## [TASK DETAILS]
Reproduce everything in the discussion of user undo versus database rollback from "It would be" down to "(not anyone else's)".

Access to these functionalities are strictly limited to database managers only, as other users are not allowed to do any data update outside of the business rules (example: what would be the meaning of an 'undo' on a Purchase Order line once the Purchase Order has been agreed by the supplier?). To tell you the truth, we use this option very rarely (a few times a year?)
It's nearly the same like William's post (which I actually voted up), but I try to point out a little more detailed, why it is neccessary to implement a user undo (vs. using a database rollback).
It would be helpful to know more about your application, but I think for a user(-friendly) Undo/Redo the database is not the adequate layer to implement the feature.
The user wants to undo the actions he did, independent of if these lead to no/one/more database transactions
The user wants to undo the actions HE did (not anyone else's)
The database from my point of view is implementation detail, a tool, you use as a programmer for storing data. The rollback is a kind of undo that helps YOU in doing so, it's not a user-undo. Using the rollback would mean to involve the user in things he doesn't want to know about and does not understand (and doesn't have to), which is never a good idea.

## [DATA EXCERPTS]
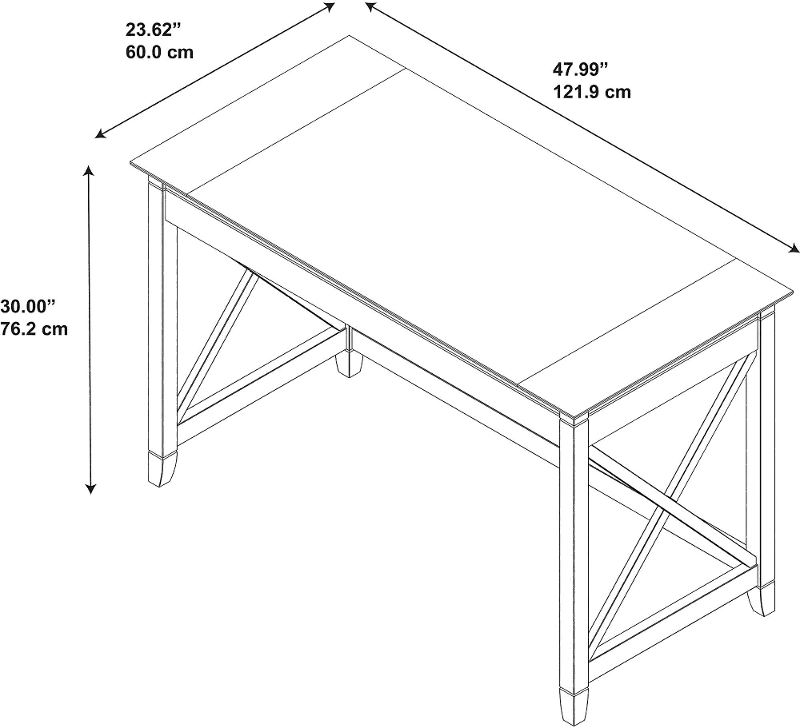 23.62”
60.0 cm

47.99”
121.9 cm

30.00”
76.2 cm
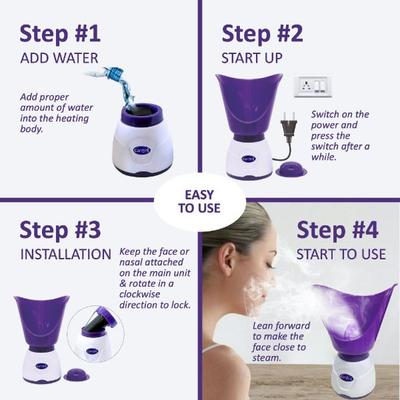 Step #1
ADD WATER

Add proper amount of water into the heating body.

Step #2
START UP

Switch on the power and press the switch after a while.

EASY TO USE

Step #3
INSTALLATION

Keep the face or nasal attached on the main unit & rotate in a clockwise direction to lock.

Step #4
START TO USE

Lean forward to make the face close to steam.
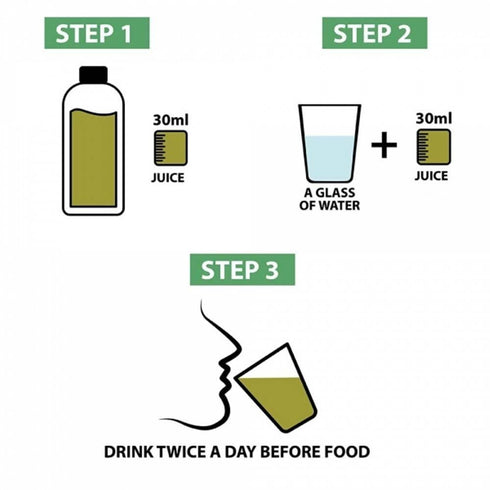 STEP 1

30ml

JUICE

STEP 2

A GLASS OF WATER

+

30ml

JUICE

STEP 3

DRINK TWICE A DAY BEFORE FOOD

## [ANSWER AREA]
It would be helpful to know more about your application, but I think for a user(-friendly) Undo/Redo the database is not the adequate layer to implement the feature.
The user wants to undo the actions he did, independent of if these lead to no/one/more database transactions
The user wants to undo the actions HE did (not anyone else's)